I ignore this. Try to ignore the way Mark leans in to speak to the submissive again. I know he’s just checking her safeword, asking about any old injuries or areas to avoid, but it looks unduly intimate, his mouth so close to the shell of her ear.
“Do you really think word would reach my uncle?” I ask. I don’t doubt it’s possible, given that the Scales was able to smuggle in messages to me earlier this year—surely that means there is a line back to my uncle. But my uncle also didn’t seem to know everything when I talked to him in Rome, which means that line might be circumstantial. Or untrustworthy.
“Are you asking me as part owner of the club?” she asks back. “Or as the sister to Vivienne Moore, the aunt of the current president, and the wife of Merlin Rhys?”
I haven’t forgotten how well connected Anguish is, but I hadn’t considered that her connections might make her more insightful when it comes to a question like this. “All of it, I suppose.”
“As an owner of Lyonesse, I’d say that the NDAs are ironclad, the staff is better vetted than most national intelligence agencies, and you have the unique benefit of a community that does not want to fuck up the cone of silence for all their perverted sakes. As someone who’s been reluctantly watching politics since she was a teenager, I’ll tell you that nowhere is watertight, not really. Lyonesse is close, but I suspect your uncle is still able to catch enough drips to keep him satisfied.”
“So you know what my uncle is. What he does, I mean.”
“Anyone who matters knows that Mortimer Cashel runs the intelligence arm of the Holy See.”
I look over at her without speaking.
“But you mean Ys,” she states. Not a question.

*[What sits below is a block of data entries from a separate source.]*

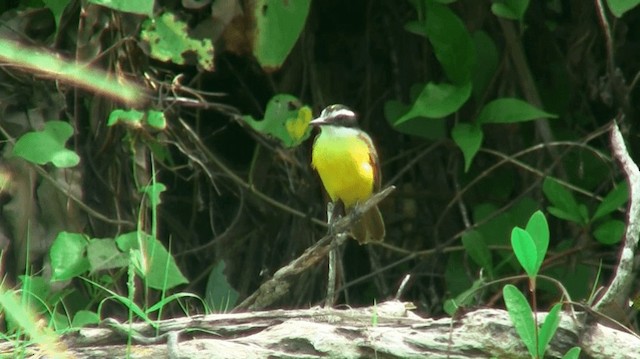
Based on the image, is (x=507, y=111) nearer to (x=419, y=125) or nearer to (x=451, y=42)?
(x=451, y=42)

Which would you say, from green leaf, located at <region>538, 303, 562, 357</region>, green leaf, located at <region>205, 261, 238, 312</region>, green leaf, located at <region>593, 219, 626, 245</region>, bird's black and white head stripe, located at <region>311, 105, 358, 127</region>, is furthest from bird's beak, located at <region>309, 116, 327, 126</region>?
green leaf, located at <region>538, 303, 562, 357</region>

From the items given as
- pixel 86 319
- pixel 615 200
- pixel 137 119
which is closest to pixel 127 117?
pixel 137 119

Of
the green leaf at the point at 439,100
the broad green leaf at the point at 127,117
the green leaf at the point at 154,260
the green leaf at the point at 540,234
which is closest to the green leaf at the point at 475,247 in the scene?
the green leaf at the point at 439,100

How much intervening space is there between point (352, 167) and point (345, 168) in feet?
0.10

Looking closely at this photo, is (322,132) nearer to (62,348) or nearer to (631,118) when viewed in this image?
(631,118)

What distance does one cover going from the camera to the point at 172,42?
4262 mm

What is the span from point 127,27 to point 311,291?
160cm

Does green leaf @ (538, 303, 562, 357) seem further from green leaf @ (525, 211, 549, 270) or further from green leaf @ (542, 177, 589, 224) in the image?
green leaf @ (542, 177, 589, 224)

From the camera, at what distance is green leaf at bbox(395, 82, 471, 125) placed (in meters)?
4.48

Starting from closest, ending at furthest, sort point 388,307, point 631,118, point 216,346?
point 216,346, point 388,307, point 631,118

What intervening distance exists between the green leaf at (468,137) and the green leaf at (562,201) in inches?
13.0

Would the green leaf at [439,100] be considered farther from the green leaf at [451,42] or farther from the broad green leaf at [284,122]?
the broad green leaf at [284,122]

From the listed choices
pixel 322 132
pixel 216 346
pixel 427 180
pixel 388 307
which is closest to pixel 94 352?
pixel 216 346

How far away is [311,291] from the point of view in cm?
524
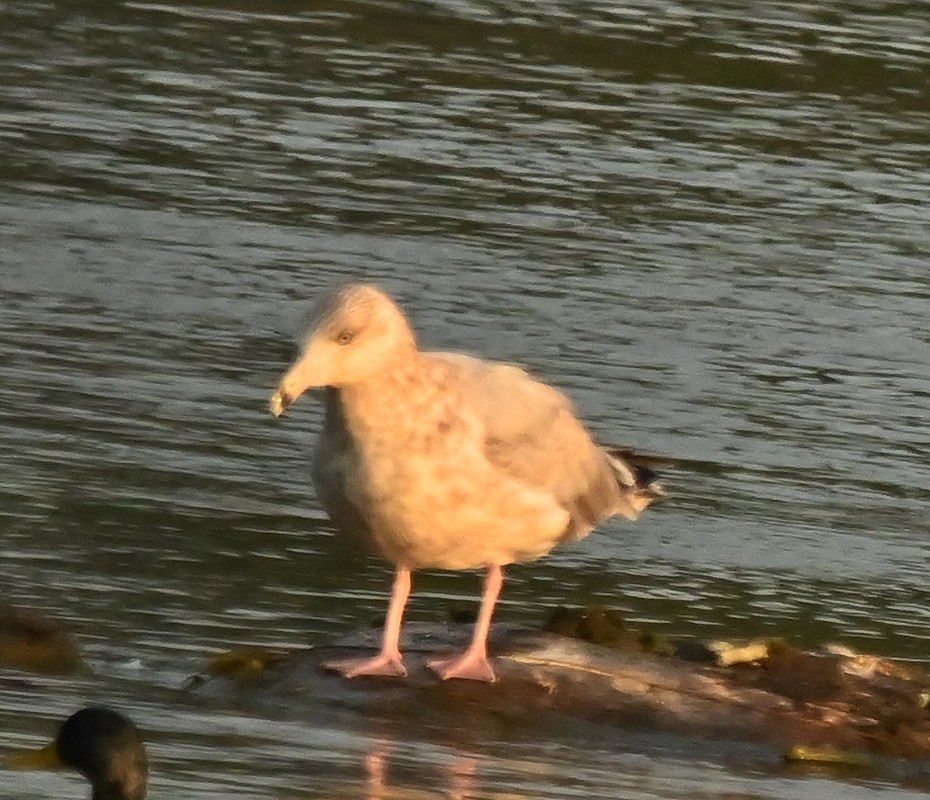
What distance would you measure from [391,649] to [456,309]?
578 centimetres

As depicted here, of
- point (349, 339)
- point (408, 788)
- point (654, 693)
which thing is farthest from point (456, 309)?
point (408, 788)

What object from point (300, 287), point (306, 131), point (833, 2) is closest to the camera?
point (300, 287)

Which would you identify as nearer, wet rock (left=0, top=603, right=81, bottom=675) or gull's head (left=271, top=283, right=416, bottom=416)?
Result: gull's head (left=271, top=283, right=416, bottom=416)

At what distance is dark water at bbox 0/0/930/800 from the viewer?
9.84 meters

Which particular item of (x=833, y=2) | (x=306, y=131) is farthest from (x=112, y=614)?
(x=833, y=2)

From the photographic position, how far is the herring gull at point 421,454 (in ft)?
29.8

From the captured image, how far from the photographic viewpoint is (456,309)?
603 inches

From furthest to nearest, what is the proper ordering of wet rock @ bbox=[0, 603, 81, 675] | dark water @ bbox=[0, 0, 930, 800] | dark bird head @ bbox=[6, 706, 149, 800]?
1. dark water @ bbox=[0, 0, 930, 800]
2. wet rock @ bbox=[0, 603, 81, 675]
3. dark bird head @ bbox=[6, 706, 149, 800]

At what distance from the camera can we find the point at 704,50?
867 inches

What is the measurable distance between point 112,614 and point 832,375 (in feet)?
17.7

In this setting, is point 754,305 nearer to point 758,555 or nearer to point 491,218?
point 491,218

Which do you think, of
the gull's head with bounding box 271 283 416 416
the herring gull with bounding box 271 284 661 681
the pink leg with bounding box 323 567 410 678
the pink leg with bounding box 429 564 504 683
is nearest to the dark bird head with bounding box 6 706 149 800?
the herring gull with bounding box 271 284 661 681

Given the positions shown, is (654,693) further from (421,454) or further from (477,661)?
(421,454)

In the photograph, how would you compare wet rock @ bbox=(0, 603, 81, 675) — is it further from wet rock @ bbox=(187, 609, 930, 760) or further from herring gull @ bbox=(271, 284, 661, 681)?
herring gull @ bbox=(271, 284, 661, 681)
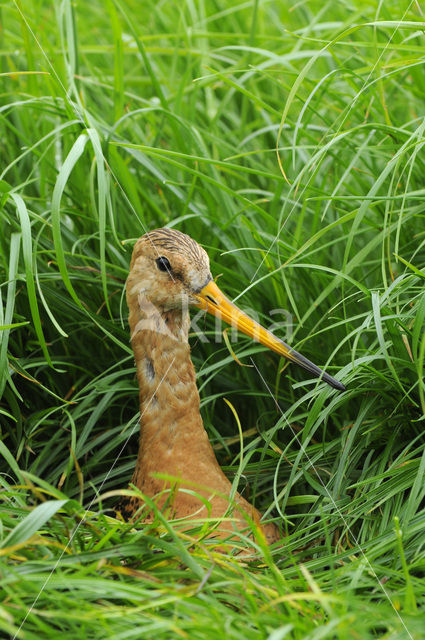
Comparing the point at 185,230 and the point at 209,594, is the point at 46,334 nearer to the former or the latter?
the point at 185,230

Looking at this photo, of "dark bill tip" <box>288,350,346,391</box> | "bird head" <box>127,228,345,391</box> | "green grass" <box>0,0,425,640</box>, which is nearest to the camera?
"green grass" <box>0,0,425,640</box>

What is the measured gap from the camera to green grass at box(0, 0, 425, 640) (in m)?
1.54

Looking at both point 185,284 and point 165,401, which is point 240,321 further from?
point 165,401

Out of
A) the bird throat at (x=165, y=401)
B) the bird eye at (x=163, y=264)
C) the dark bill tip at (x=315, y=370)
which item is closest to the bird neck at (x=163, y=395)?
the bird throat at (x=165, y=401)

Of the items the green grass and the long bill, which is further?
the long bill

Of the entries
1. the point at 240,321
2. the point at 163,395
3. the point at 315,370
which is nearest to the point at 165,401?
the point at 163,395

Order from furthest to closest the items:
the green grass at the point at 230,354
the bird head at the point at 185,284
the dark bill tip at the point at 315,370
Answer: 1. the bird head at the point at 185,284
2. the dark bill tip at the point at 315,370
3. the green grass at the point at 230,354

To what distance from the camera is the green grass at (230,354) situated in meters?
1.54

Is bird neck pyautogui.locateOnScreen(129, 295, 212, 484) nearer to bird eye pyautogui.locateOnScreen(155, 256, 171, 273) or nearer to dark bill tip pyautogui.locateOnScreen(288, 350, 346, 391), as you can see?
bird eye pyautogui.locateOnScreen(155, 256, 171, 273)

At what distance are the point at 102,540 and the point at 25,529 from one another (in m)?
0.17

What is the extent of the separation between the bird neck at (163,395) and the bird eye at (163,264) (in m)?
0.11

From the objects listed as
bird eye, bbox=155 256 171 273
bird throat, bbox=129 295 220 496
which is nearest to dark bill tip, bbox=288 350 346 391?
bird throat, bbox=129 295 220 496

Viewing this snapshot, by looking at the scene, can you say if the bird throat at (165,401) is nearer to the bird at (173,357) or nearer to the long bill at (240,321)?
the bird at (173,357)

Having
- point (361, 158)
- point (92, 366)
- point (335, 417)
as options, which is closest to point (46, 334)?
point (92, 366)
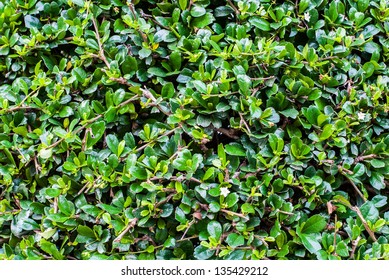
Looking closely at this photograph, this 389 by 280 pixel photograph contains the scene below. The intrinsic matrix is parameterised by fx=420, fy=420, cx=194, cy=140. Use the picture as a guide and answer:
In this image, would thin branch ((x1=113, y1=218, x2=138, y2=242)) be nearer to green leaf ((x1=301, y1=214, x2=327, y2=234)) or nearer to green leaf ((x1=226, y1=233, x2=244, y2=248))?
green leaf ((x1=226, y1=233, x2=244, y2=248))

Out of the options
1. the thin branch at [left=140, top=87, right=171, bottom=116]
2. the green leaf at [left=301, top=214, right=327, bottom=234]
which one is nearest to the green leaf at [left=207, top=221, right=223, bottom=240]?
the green leaf at [left=301, top=214, right=327, bottom=234]

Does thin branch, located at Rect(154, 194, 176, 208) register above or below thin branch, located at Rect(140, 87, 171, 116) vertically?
below

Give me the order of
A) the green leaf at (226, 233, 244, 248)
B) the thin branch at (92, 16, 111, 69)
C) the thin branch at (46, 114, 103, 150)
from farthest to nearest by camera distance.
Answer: the thin branch at (92, 16, 111, 69), the thin branch at (46, 114, 103, 150), the green leaf at (226, 233, 244, 248)

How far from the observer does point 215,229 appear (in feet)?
4.38

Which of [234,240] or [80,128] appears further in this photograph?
[80,128]

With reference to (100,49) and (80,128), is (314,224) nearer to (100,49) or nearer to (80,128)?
(80,128)

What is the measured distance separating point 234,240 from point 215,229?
7 cm

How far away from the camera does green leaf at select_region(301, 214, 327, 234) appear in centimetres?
137

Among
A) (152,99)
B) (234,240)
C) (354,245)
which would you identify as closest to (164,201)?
(234,240)

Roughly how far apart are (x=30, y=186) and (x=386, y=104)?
1.33 metres

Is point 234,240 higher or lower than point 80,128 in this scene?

On the stage, Mark starts swinging the floggers. Figure eights, in tandem, a steady brush against the submissive’s shoulder blades and then down to her backside. She arches for it above and below.
“It seems like everyone knows about Ys,” I say. “For it supposedly being secret.”
Anguish makes a hmm in the back of her throat. “Makes you wonder, doesn’t it? About how secret they want to be?”
Mark had said something similar to Drobny when he killed him a couple months ago.
I think Ys wants to be feared, and you can’t be feared if you’re unknown.
“But very, very few people know about Mortimer Cashel’s connection with Ys,” she continues. “You, me. Mark and his twin sister. Andrea, Lox, and Lox’s boyfriend, Rafe de Lacy. My nephew and my husband. But the CIA and NSA at large do not know. My nephew’s cabinet does not know. It’s a small group. If we all died, no one would know what we died trying to end.”
“Are you trying to end Ys too? Why?”
Anguish looks down at her lap, plucks at her dress. “I made a mistake once, a lifetime ago. I’ve been trying to atone for it by doing some good in the world.”
On the stage, Mark’s flogging is a thing of elegance, light and glancing, with brief brushes of pain that have the submissive whimpering. And then, without warning, the lights go off, leaving only the candles and the tips of the floggers’ falls, which are now glowing orange and red and yellow. It looks like Mark is flogging her with flames.